Dr. Luke, countered Kesha's initial case by filing a defamation case against the singer, but Kesha refused to take accountability for the story's origin, and said she had heard the information from a reliable source at her label. That person turned out to be Geffen A&M Records chairman and CEO John Janick, whom Gaga cited in her deposition, saying Janick had brought up the "rumor" (she was reticent to use the word).

"He said something like I heard he raped Katy, too," Gaga said.
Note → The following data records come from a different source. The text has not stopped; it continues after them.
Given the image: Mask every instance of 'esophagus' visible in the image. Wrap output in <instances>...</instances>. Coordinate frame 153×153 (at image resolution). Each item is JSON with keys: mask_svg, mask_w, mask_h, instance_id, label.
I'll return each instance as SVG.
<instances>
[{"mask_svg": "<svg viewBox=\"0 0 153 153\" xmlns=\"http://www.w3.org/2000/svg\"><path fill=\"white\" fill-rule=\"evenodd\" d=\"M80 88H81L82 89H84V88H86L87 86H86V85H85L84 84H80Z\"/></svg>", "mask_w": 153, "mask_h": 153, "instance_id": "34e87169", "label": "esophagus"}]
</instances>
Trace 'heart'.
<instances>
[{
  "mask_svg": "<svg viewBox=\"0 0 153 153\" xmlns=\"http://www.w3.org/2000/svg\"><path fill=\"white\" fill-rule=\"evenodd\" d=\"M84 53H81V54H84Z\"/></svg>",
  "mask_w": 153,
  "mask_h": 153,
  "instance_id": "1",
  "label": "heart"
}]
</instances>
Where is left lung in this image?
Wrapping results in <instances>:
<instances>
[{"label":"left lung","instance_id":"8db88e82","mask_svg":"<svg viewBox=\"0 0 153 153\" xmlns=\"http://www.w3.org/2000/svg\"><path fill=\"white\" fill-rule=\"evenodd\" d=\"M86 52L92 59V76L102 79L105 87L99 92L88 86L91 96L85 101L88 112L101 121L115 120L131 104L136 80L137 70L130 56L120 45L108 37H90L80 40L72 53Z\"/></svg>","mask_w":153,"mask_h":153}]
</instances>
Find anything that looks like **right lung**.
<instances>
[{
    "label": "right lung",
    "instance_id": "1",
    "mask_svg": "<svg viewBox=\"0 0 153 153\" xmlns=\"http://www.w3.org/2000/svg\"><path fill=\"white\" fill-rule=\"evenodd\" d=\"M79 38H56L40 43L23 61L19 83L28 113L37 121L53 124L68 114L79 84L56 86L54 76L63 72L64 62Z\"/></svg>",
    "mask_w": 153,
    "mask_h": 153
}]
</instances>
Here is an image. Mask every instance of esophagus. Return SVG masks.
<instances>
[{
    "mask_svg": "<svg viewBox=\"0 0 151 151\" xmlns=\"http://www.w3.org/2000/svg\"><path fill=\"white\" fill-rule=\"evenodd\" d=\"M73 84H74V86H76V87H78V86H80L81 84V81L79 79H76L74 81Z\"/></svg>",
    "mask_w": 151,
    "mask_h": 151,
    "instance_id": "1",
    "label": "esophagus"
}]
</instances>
Gaga later voiced irritation about unintentionally bringing Perry into the legal battle, noting to Kesha in a later series of text messages: "Your legal team and Dr. Luke have taken my private text messages that have been the only conversation about Katy Perry getting raped by Dr. Luke and made it public...This was a private conversation that you and your side and your team have made public. I would have never in a million years, in a million years made the fact that she got raped, if she got raped, public. Ever."

Janick said he only met Perry once, and did not recall whether he had told anyone that she had been raped. He did, however, deny ever making the claim to Kesha or Gaga.

And while Luke has since claimed a number of music industry executives — including Irving Azoff and Kesha's managers Jack Rovner and Ken Levitan — were out to destroy his career, Janick has denied there has ever been such a "campaign" to ruin Dr. Luke.

Emails dating back from as early as six years ago seem to indicate that Rovner, Levitan and others were keeping "the Jihad going," and engineering Dr. Luke's downfall. Luke's team issued a statement Monday claiming "In 2014, Kesha filed a bogus Complaint against Dr. Luke — which she has voluntarily dismissed — falsely claiming that he drugged and raped her in 2005...Now, after four years of litigation, it is Dr. Luke's defamation claim that remains. Evidence is now publicly available to show that Kesha's complaint was filed pursuant to a press plan and PR media blitz, designed to create the maximum negative public pressure on Dr. Luke in order to get him to give in to her contract demands."

Kesha's team has yet to respond to Luke's latest statement.